Last month’s figures for the total number of homes on the market in Auckland were the highest since 2012, with almost 9,000 residential properties awaiting buyers. At the same time, the number of completed sales is falling, creating a buyers’ market for locals and expat incomers alike. The phenomenon isn’t confined to Auckland, with real estate agents in Canterbury, Wellington, Bay of Plenty and Waikato reporting similar conditions.

As the Southern Hemisphere winter approaches, traditionally a quiet time for property purchase, sellers wanting a fast result will be more receptive to offers lower than they’d expected, giving first-time buyers the chance to get a bargain. According to local real estate agents, Auckland’s glut of housing stock began during 2016 at around the same time as the market began to slow. The expanded choice of properties also means it’s less likely buyers will experience competition resulting in price hikes by sellers.

New Zealand has always been a popular destination for would-be expats from the UK, due mainly to its stunning natural beauty, laid-back lifestyle and ease of fitting into local communities. It’s a favourite for retirees, although a certain degree of comparative wealth is necessary in order to get a retirement visa. The 2010 introduction of the ‘temporary’ retirement visa for those with no family in the country opened up New Zealand to Britons over 56 years of age who could satisfy the financial requirements.

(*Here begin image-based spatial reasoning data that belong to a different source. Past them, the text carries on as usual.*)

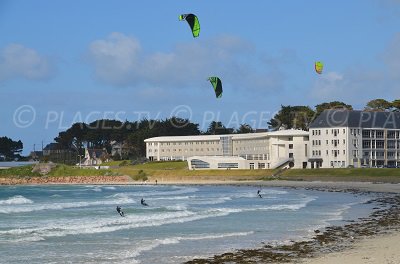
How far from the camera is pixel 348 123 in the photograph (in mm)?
94188

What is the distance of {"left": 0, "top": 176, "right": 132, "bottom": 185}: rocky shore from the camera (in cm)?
10575

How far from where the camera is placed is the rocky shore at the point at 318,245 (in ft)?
66.3

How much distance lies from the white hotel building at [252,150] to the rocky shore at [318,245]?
6838 cm

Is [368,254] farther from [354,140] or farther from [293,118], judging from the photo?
[293,118]

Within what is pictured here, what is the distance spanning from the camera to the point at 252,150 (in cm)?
11106

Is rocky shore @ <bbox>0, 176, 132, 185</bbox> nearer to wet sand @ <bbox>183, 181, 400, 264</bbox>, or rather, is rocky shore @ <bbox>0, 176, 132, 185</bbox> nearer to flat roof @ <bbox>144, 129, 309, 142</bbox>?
flat roof @ <bbox>144, 129, 309, 142</bbox>

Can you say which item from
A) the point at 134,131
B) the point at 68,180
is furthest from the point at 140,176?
the point at 134,131

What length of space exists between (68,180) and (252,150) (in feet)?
101

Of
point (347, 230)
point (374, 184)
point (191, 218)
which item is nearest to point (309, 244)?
point (347, 230)

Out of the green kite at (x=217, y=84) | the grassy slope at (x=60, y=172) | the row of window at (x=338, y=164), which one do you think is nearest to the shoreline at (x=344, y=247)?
the green kite at (x=217, y=84)

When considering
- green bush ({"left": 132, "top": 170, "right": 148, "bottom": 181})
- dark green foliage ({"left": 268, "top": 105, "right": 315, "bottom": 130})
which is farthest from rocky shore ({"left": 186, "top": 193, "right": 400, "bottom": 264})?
dark green foliage ({"left": 268, "top": 105, "right": 315, "bottom": 130})

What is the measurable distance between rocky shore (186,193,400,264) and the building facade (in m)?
62.1

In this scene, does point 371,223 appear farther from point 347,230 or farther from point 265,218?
point 265,218

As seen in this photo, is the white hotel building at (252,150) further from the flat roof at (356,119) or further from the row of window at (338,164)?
the row of window at (338,164)
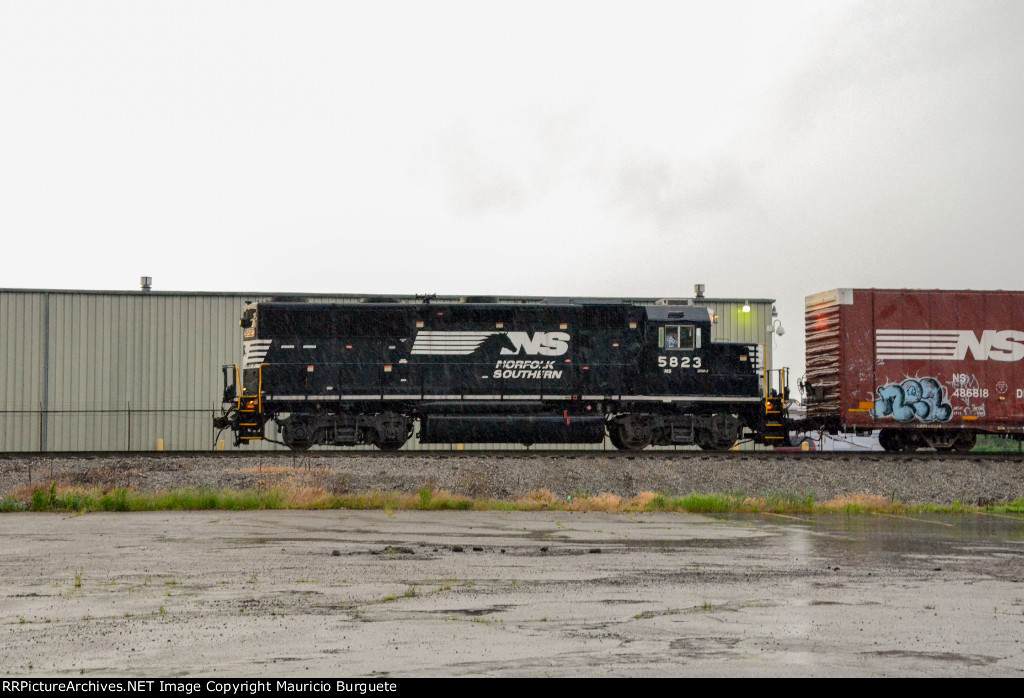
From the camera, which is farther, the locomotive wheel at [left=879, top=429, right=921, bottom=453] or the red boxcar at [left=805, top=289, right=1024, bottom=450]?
the locomotive wheel at [left=879, top=429, right=921, bottom=453]

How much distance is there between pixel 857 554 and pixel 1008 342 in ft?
50.5

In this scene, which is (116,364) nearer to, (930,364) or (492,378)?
(492,378)

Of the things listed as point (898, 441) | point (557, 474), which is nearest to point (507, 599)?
point (557, 474)

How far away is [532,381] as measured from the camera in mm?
25094

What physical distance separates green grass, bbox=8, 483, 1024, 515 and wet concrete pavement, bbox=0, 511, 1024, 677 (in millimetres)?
2731

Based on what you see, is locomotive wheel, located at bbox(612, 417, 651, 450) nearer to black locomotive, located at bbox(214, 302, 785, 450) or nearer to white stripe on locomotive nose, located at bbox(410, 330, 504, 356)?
black locomotive, located at bbox(214, 302, 785, 450)

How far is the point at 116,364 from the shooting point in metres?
32.8

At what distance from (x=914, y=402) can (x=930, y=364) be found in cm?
106

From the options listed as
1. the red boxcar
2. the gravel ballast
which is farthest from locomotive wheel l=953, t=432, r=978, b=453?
the gravel ballast

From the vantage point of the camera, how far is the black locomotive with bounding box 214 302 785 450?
24.6 metres

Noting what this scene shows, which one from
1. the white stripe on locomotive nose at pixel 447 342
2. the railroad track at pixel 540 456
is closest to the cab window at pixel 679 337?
the railroad track at pixel 540 456

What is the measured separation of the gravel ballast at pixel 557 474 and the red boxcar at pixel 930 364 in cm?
253
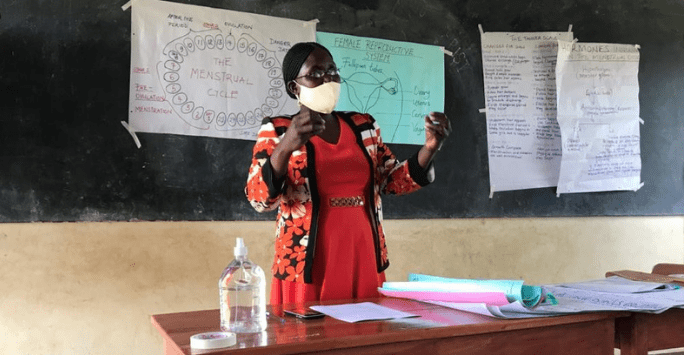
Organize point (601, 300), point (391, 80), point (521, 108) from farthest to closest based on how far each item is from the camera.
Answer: point (521, 108) < point (391, 80) < point (601, 300)

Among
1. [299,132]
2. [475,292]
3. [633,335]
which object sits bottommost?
[633,335]

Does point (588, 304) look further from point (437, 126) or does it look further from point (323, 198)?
point (323, 198)

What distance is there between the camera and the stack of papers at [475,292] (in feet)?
4.94

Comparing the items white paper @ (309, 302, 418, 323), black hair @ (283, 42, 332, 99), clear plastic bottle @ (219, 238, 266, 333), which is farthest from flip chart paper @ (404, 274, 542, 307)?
black hair @ (283, 42, 332, 99)

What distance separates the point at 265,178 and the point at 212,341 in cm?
66

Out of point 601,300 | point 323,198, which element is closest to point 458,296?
point 601,300

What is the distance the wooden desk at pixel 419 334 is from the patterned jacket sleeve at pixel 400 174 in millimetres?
442

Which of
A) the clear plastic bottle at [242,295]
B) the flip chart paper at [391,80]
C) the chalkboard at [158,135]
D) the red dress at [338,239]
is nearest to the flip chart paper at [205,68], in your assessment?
the chalkboard at [158,135]

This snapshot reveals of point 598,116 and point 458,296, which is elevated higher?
point 598,116

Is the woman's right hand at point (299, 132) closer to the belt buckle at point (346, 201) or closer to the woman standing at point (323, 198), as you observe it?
the woman standing at point (323, 198)

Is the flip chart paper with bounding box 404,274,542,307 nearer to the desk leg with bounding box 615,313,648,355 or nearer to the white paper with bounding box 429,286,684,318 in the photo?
the white paper with bounding box 429,286,684,318

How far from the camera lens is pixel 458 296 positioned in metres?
1.58

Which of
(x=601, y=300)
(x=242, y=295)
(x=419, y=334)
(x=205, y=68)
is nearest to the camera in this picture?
(x=419, y=334)

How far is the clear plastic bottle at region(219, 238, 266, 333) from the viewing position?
1370 mm
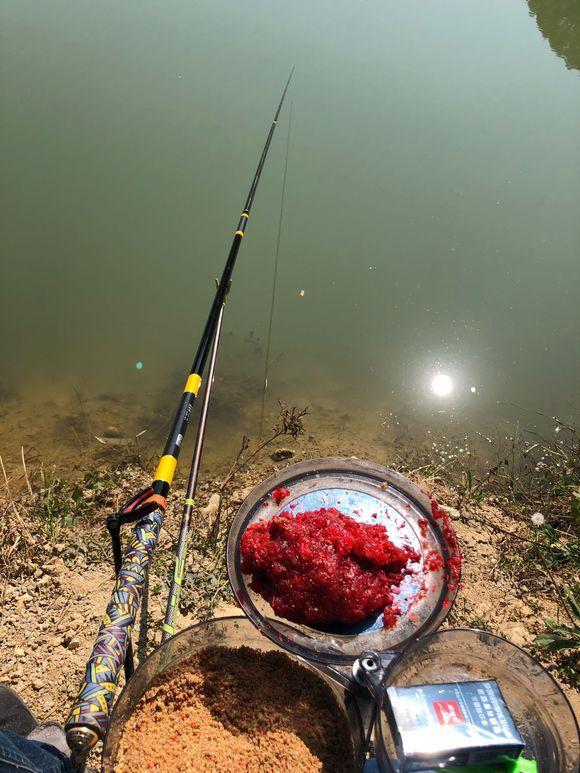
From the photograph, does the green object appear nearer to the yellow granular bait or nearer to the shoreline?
the yellow granular bait

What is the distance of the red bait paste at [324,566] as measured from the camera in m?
1.71

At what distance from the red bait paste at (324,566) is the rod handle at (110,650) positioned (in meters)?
0.35

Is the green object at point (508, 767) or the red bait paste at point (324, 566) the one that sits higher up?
the red bait paste at point (324, 566)

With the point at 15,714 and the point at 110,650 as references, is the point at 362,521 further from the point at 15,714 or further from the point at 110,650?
the point at 15,714

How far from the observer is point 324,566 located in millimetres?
1742

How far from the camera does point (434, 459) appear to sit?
3506 millimetres

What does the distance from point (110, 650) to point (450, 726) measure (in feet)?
3.11

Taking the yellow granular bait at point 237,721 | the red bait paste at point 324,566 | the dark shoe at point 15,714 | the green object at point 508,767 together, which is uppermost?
the red bait paste at point 324,566

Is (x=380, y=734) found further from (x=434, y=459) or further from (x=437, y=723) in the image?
(x=434, y=459)

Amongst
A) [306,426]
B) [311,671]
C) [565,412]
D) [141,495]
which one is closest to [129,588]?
[141,495]

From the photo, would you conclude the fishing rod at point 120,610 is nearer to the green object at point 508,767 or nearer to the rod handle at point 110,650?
the rod handle at point 110,650

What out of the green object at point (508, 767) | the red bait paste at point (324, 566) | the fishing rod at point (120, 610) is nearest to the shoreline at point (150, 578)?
the fishing rod at point (120, 610)

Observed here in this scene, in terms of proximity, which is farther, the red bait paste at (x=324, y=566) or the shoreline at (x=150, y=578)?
the shoreline at (x=150, y=578)

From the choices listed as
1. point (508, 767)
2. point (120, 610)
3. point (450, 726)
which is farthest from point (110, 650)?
point (508, 767)
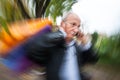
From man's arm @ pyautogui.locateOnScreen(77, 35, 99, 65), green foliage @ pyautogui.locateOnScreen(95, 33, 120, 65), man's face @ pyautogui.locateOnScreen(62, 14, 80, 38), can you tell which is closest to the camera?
man's face @ pyautogui.locateOnScreen(62, 14, 80, 38)

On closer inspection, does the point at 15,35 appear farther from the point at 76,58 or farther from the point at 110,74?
the point at 110,74

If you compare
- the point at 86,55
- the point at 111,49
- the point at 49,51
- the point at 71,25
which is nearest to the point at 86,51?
the point at 86,55

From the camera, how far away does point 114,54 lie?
5.65m

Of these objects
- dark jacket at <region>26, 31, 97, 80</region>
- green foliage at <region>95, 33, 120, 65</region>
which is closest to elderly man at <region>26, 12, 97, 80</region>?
dark jacket at <region>26, 31, 97, 80</region>

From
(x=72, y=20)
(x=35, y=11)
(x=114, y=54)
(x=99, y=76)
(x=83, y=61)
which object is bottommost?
(x=83, y=61)

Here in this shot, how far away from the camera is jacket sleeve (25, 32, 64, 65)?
4.63ft

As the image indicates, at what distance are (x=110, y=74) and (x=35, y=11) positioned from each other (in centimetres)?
163

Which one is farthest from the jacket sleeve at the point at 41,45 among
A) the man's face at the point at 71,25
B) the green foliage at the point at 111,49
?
the green foliage at the point at 111,49

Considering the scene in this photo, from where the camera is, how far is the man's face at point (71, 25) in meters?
1.59

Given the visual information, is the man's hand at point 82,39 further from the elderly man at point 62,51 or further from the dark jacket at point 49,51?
the dark jacket at point 49,51

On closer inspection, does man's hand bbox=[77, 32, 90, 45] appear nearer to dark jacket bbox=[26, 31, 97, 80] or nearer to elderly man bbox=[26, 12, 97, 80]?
elderly man bbox=[26, 12, 97, 80]

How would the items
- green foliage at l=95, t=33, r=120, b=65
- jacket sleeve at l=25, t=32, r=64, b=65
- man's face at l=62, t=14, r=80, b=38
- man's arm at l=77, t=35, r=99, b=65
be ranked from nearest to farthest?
jacket sleeve at l=25, t=32, r=64, b=65
man's face at l=62, t=14, r=80, b=38
man's arm at l=77, t=35, r=99, b=65
green foliage at l=95, t=33, r=120, b=65

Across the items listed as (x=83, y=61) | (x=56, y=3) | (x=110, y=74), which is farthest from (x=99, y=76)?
(x=83, y=61)

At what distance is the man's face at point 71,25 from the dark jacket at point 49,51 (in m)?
0.08
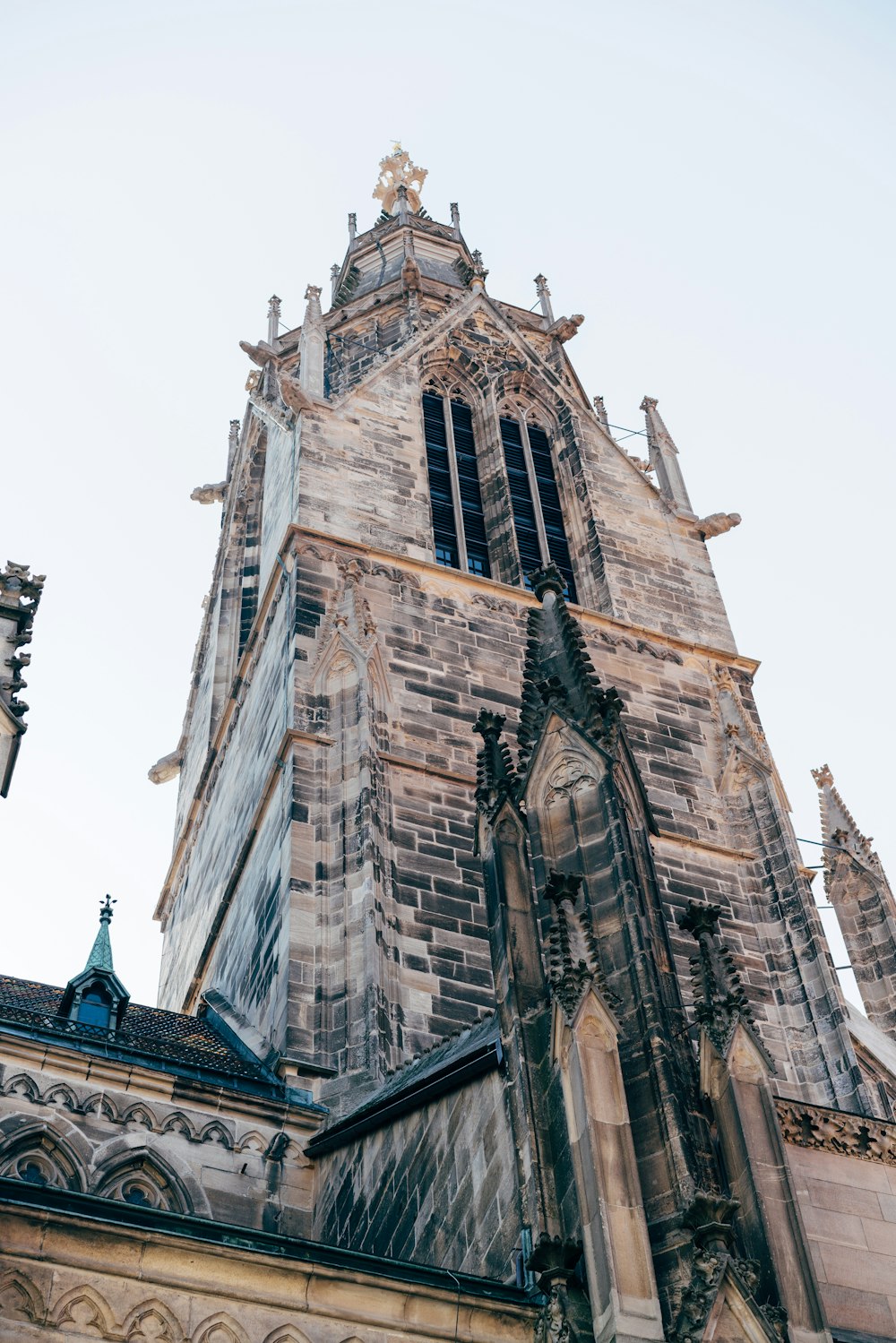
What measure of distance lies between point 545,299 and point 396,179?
9.41m

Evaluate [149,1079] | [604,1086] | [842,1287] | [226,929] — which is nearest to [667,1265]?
[604,1086]

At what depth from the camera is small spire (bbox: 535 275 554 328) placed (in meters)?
31.8

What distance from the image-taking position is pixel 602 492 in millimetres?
24812

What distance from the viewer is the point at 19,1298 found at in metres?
7.65

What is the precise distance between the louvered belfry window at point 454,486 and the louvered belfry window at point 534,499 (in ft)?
1.64

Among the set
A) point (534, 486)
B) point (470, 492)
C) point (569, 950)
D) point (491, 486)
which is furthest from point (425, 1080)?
point (534, 486)

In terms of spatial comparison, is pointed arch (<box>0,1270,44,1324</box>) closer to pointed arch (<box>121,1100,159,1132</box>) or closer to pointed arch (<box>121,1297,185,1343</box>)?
pointed arch (<box>121,1297,185,1343</box>)

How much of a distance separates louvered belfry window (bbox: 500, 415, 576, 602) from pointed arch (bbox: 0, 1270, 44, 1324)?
15764 mm

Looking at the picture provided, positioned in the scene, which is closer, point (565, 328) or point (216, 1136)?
point (216, 1136)

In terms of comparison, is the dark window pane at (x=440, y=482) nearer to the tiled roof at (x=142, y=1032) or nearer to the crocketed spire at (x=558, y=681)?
the tiled roof at (x=142, y=1032)

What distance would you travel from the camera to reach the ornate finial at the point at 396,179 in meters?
40.1

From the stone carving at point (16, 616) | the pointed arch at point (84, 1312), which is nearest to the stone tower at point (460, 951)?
the pointed arch at point (84, 1312)

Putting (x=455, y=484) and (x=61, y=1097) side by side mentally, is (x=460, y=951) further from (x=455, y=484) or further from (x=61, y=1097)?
(x=455, y=484)

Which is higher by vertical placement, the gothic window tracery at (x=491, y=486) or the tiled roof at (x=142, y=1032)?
the gothic window tracery at (x=491, y=486)
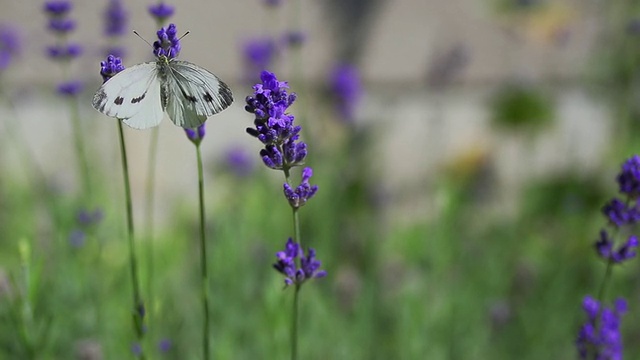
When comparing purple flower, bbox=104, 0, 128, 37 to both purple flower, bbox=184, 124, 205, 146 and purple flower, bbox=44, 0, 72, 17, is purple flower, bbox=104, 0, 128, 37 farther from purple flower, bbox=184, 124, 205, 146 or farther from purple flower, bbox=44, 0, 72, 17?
purple flower, bbox=184, 124, 205, 146

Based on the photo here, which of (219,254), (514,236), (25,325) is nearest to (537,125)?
(514,236)

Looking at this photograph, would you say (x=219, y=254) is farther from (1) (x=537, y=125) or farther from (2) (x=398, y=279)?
(1) (x=537, y=125)

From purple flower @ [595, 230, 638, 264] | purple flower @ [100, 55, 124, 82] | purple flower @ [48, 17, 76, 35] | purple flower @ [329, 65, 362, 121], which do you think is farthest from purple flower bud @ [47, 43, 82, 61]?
purple flower @ [329, 65, 362, 121]

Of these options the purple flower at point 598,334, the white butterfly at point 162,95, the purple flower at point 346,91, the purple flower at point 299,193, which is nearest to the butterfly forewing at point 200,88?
the white butterfly at point 162,95

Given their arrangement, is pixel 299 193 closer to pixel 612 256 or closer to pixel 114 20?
pixel 612 256

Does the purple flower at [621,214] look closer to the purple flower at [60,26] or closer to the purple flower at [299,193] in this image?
the purple flower at [299,193]

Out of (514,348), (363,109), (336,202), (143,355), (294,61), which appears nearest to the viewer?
(143,355)

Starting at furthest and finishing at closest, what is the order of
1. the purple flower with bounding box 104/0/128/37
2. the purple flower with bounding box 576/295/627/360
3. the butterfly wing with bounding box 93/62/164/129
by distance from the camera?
the purple flower with bounding box 104/0/128/37, the purple flower with bounding box 576/295/627/360, the butterfly wing with bounding box 93/62/164/129
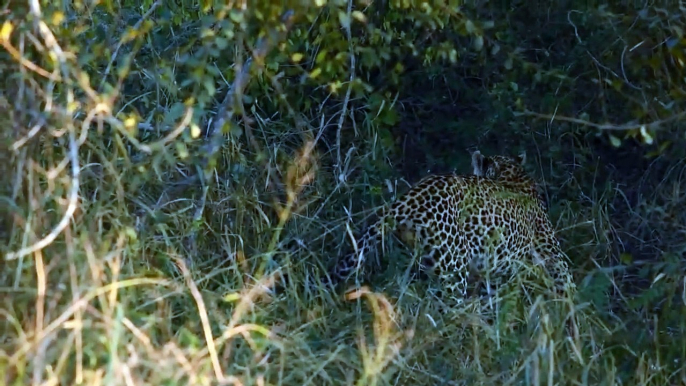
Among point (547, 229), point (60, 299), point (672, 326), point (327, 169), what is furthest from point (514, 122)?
point (60, 299)

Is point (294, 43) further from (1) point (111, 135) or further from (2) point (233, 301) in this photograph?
(2) point (233, 301)

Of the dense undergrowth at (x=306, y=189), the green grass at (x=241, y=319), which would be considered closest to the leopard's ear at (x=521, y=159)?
the dense undergrowth at (x=306, y=189)

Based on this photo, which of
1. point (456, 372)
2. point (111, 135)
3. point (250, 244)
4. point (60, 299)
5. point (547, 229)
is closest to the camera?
point (60, 299)

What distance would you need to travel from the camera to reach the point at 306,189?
4.87m

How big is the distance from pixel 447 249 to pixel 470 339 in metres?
0.97

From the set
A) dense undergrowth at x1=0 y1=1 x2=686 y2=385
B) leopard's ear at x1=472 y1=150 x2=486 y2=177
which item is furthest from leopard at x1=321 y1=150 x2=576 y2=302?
dense undergrowth at x1=0 y1=1 x2=686 y2=385

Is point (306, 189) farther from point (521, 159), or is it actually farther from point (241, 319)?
point (241, 319)

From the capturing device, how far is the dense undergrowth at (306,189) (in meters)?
3.05

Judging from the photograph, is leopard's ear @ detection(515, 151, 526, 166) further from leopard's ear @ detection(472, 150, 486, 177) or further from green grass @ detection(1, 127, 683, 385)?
green grass @ detection(1, 127, 683, 385)

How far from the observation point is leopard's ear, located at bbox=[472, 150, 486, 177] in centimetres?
521

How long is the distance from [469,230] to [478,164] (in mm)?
629

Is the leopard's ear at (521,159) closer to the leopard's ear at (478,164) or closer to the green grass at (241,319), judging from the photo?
the leopard's ear at (478,164)

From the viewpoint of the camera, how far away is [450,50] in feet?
12.2

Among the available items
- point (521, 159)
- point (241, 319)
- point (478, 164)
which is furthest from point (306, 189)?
point (241, 319)
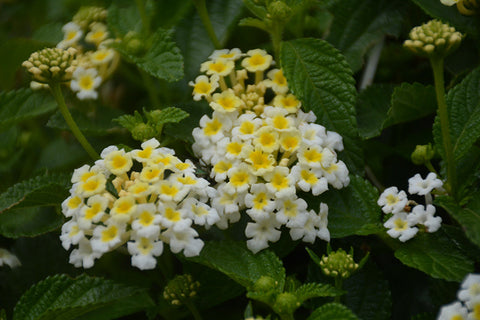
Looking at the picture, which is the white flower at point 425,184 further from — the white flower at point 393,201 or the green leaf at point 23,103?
the green leaf at point 23,103

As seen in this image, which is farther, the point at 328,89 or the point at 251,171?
the point at 328,89

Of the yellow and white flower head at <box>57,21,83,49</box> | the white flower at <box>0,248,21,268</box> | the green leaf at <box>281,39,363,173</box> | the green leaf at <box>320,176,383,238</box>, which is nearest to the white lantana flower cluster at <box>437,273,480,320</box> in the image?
the green leaf at <box>320,176,383,238</box>

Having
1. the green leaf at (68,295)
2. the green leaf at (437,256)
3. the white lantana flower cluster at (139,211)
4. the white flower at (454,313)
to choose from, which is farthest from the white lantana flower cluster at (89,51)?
the white flower at (454,313)

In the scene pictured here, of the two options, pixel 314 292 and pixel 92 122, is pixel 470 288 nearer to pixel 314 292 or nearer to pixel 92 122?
pixel 314 292

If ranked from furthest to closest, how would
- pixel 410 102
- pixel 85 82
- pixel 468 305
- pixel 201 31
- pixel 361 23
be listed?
pixel 201 31 → pixel 361 23 → pixel 85 82 → pixel 410 102 → pixel 468 305

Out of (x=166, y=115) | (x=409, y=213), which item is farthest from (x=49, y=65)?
(x=409, y=213)

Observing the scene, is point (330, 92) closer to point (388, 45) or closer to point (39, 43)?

Qualifying investments totalling no less than £375,000 must be made, plus an amount of at least £250,000 for what’s referred to as ‘maintenance’. Also required is an annual pension and investment income of £30,000 or more. Given that the bar is set high, Britons with work-related pensions and a good profit from the sale of their UK home should be able to comply. ‘Temporary’ is something of a misnomer, as the visa can easily be renewed once the original two years are up, as long as the financial criteria continue to be met.